Assigned task =
Would you restate the full listing word for word and omit its pictures?

Input material =

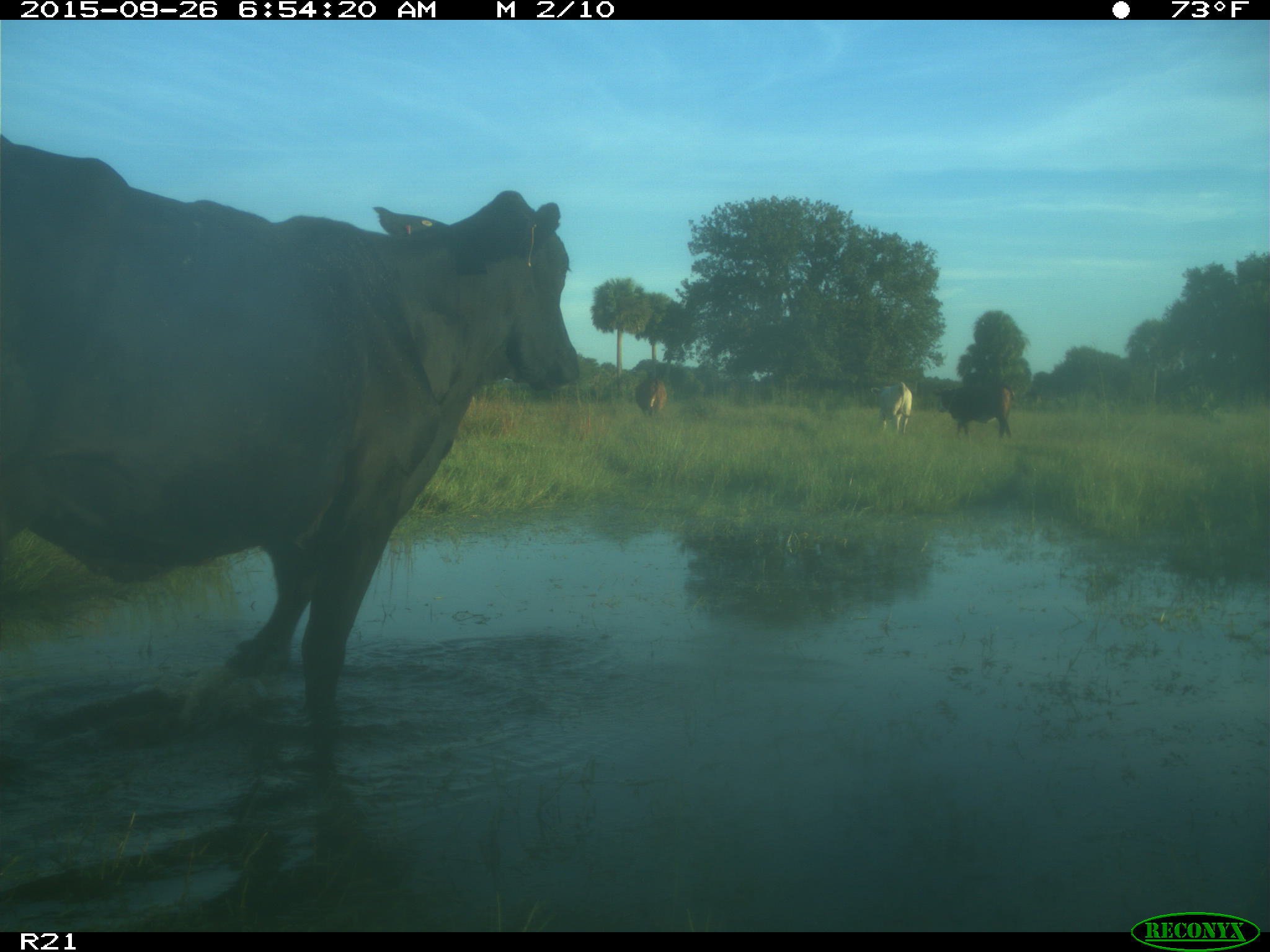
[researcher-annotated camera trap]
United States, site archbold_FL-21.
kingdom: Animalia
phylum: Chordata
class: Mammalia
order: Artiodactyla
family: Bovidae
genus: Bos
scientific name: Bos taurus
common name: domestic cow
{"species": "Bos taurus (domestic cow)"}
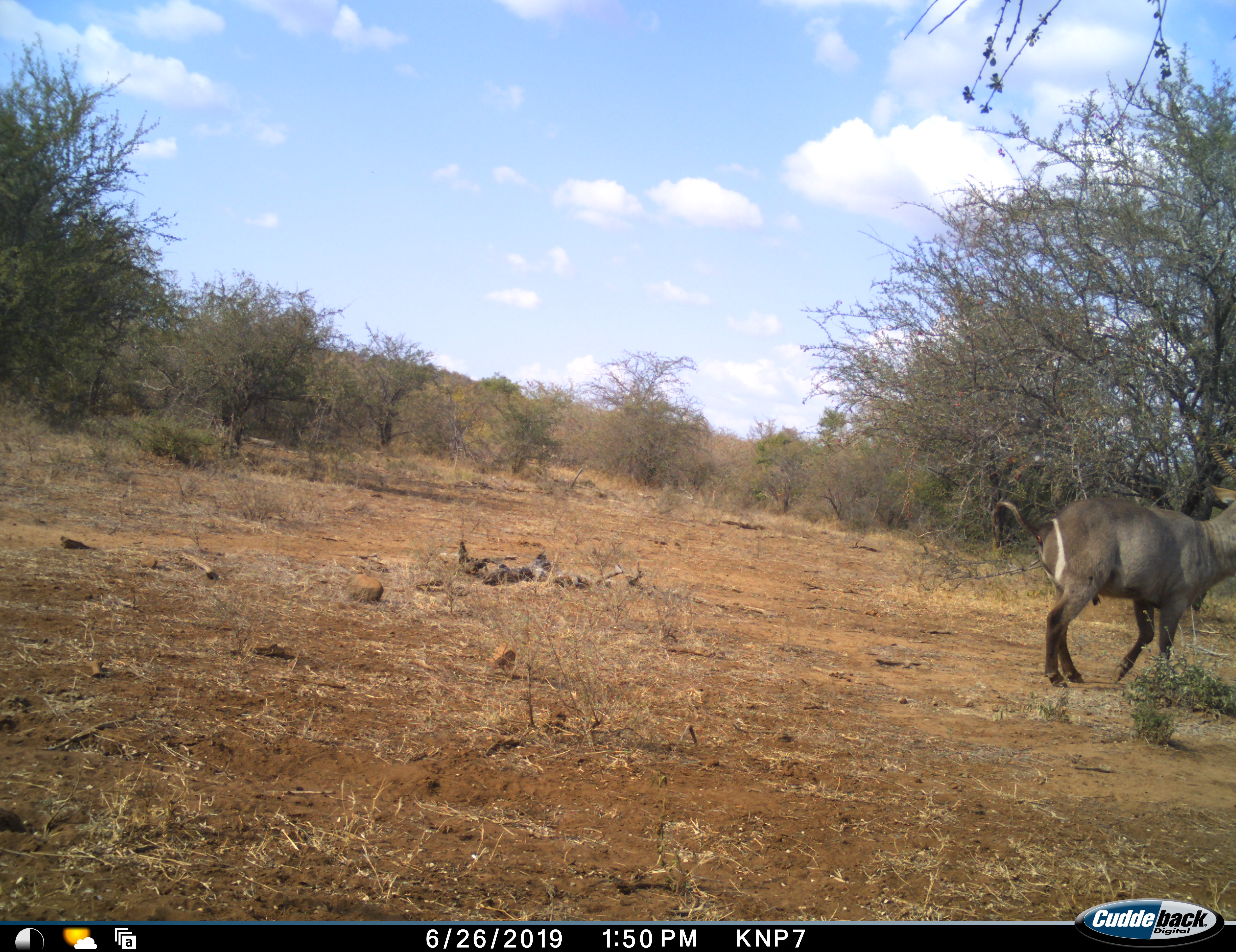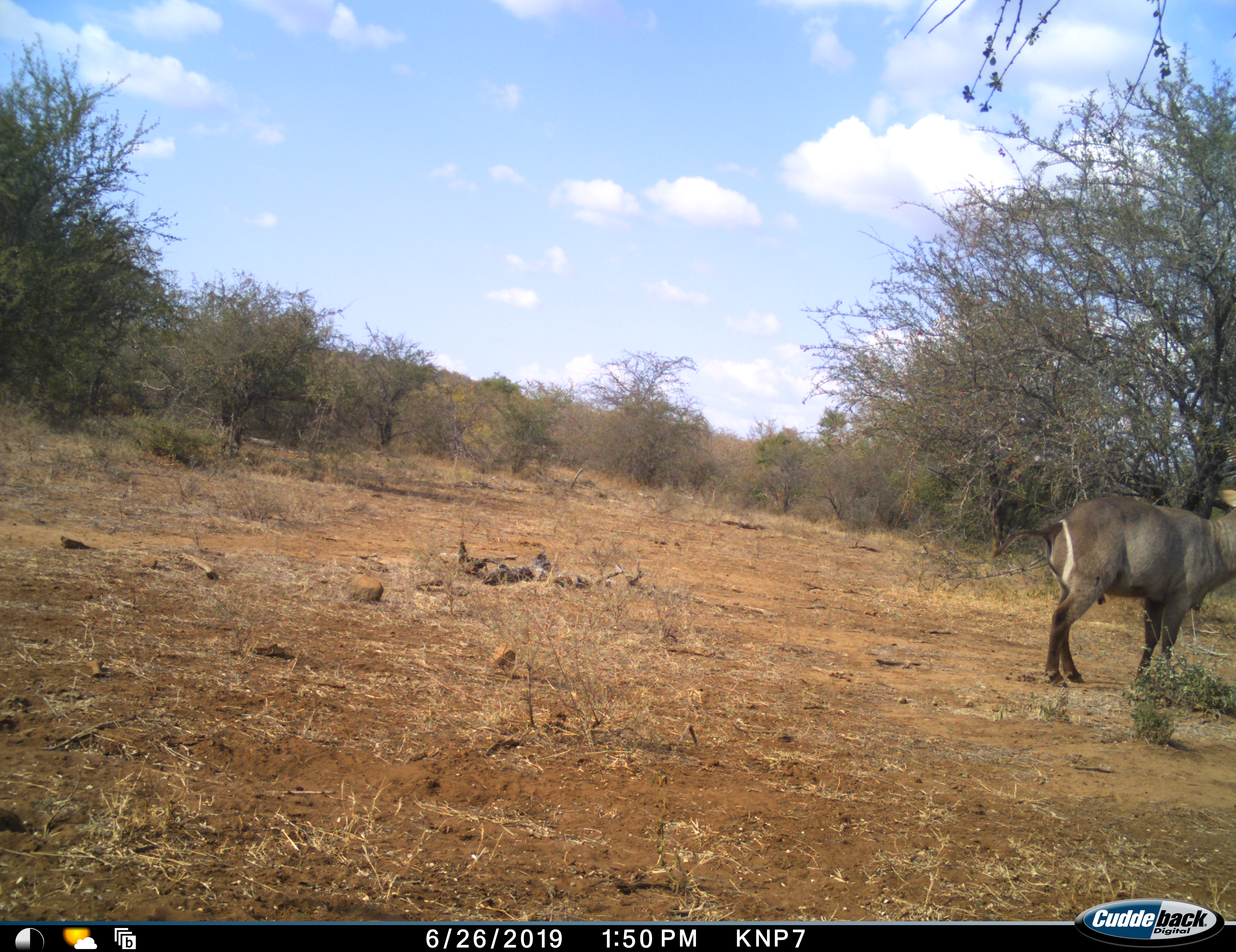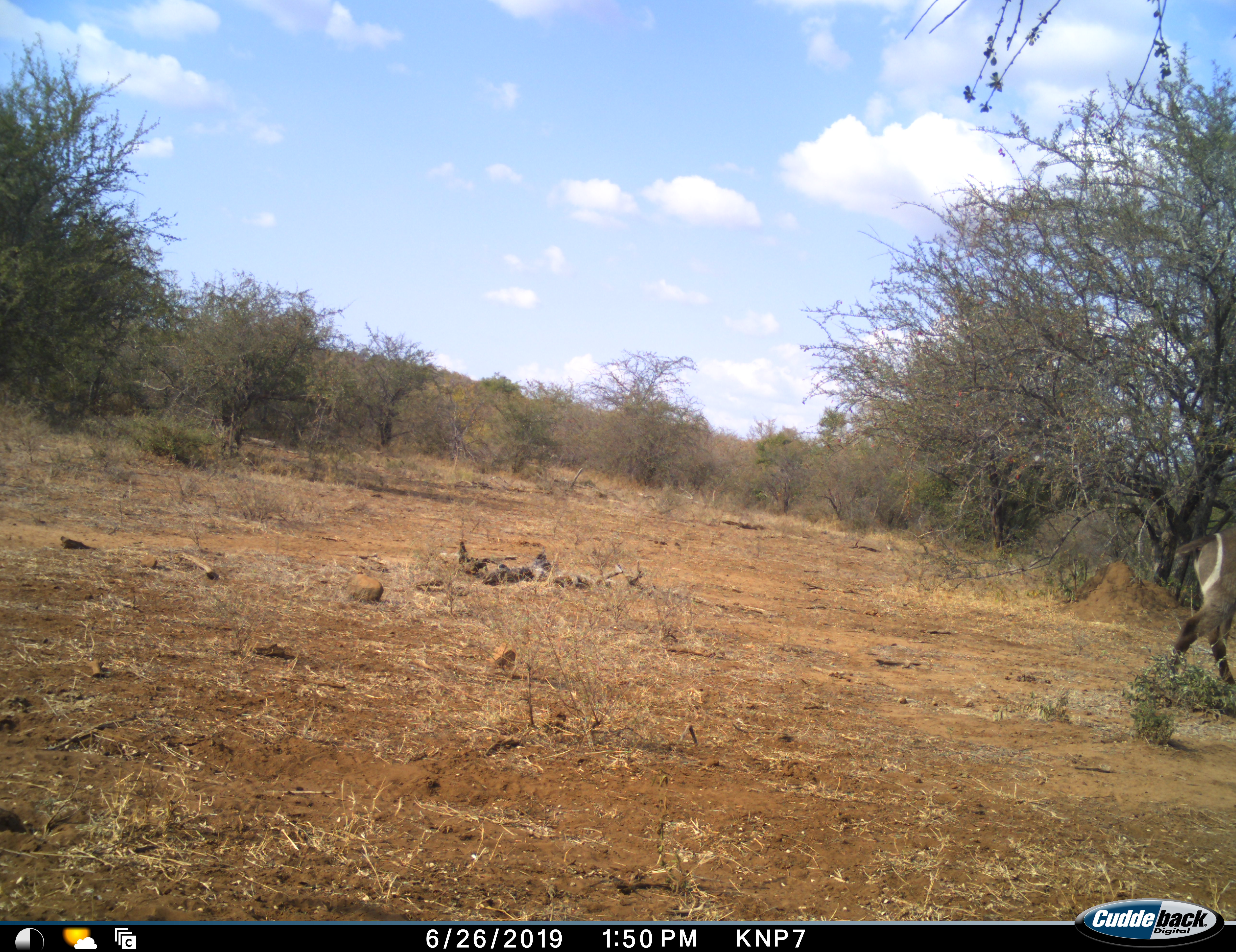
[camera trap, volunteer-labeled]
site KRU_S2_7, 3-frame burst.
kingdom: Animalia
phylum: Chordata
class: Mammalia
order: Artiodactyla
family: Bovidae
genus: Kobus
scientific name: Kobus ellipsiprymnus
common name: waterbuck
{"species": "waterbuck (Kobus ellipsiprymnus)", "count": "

Answer to this problem =
[researcher-annotated camera trap]
United States, site archbold_FL-21.
kingdom: Animalia
phylum: Chordata
class: Mammalia
order: Artiodactyla
family: Bovidae
genus: Bos
scientific name: Bos taurus
common name: domestic cow
{"species": "Bos taurus (domestic cow)"}
[camera trap, volunteer-labeled]
site KRU_S2_7, 3-frame burst.
kingdom: Animalia
phylum: Chordata
class: Mammalia
order: Artiodactyla
family: Bovidae
genus: Kobus
scientific name: Kobus ellipsiprymnus
common name: waterbuck
{"species": "waterbuck (Kobus ellipsiprymnus)", "count": "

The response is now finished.